The Legal GRC Center for Innovation is a nonprofit institute for the advancement of the concepts and applications of Legal GRC. The LGRC Center for Innovation serves as a forum for legal industry leaders to discuss and determine ways to systematize and streamline within the legal industry. The membership of the LGRC-CFI is made up of a group of [thought leaders] in the legal, business, IT, and RIM fields. They meet in online forums and at periodic conventions and summits to determine best practices for Legal GRC. The LGRC-CFI also publishes a blog and several industry-specific white papers regularly. The LGRC Center for Innovation addresses legal governance, risk management, and compliance exclusively.

===Institute on Governance===

The Institute on Governance (IOG) is a useful resource for knowledge on governance in general, and has collected significant basics about legal governance online.
The IOG is an independent, Canadian, nonprofit [think tank] founded in 1990 to promote better governance for public benefit. Through their research and services, The IOg helps public organizations and societies realize their objectives by putting good governance into practice.
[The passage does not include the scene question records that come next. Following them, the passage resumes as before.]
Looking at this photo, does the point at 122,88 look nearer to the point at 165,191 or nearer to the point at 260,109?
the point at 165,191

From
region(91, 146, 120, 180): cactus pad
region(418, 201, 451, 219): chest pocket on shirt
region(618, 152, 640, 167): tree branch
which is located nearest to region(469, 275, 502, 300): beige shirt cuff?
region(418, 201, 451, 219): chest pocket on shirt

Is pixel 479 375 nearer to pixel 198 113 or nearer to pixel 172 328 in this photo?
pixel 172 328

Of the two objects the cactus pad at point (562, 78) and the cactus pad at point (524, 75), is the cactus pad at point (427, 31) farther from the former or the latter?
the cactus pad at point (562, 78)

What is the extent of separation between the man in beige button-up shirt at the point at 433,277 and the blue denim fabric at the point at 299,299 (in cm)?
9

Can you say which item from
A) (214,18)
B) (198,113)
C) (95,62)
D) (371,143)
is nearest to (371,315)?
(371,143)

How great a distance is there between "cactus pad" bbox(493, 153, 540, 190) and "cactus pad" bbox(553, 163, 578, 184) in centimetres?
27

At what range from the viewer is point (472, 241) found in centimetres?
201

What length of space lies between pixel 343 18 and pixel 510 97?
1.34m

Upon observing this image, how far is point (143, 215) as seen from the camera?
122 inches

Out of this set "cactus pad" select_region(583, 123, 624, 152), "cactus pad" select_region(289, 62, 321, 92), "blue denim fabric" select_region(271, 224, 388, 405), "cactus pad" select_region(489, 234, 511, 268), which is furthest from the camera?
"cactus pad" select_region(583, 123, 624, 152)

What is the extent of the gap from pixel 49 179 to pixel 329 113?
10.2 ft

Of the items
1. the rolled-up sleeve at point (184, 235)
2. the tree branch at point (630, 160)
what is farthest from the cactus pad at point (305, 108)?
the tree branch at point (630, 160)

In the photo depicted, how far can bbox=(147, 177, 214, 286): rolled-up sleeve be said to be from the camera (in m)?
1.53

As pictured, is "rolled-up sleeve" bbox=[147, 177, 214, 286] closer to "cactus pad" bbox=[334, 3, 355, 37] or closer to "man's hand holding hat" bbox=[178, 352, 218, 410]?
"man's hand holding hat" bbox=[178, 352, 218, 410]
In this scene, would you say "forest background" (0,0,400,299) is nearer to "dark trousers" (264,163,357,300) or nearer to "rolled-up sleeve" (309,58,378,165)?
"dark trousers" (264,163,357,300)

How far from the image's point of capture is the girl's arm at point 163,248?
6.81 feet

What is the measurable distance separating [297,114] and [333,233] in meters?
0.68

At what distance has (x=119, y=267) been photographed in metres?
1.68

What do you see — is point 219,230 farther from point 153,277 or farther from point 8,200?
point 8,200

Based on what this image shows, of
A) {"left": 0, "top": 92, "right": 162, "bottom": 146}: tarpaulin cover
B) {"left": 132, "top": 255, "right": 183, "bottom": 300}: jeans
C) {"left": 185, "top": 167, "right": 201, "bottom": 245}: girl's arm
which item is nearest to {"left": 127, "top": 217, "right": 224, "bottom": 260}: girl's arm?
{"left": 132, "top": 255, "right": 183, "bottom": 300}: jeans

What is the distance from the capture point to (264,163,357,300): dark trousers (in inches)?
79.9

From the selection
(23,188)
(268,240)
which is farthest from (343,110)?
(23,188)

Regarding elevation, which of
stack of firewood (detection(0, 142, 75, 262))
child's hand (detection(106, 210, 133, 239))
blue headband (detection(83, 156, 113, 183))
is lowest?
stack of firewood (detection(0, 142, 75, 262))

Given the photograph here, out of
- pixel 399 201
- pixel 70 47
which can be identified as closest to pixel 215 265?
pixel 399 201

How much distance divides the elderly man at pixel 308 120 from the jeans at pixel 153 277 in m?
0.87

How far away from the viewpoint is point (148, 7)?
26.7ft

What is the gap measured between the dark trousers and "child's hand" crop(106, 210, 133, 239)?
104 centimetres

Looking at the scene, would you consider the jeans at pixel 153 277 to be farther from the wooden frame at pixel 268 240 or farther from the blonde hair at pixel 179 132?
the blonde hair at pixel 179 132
===Association of Corporate Counsel===

The Association of Corporate Counsel ("ACC"), formerly the American Corporate Counsel Association ("ACCA"), is an association of in-house counsel, attorneys who work for corporations. The association publishes the magazine ACC Docket and arranges one of the United States’ largest annual meetings for in-house attorneys. ACC was founded in 1982. It currently has more than 24,000 members from over 10,500 corporations in 77 countries.[1]
The ACC does not address LGRC exclusively, but can be credited with laying some foundations for corporations – the original practitioners of governance, risk management, and compliance – and legal departments to begin to work together on overarching issues of governance, risk management, and compliance.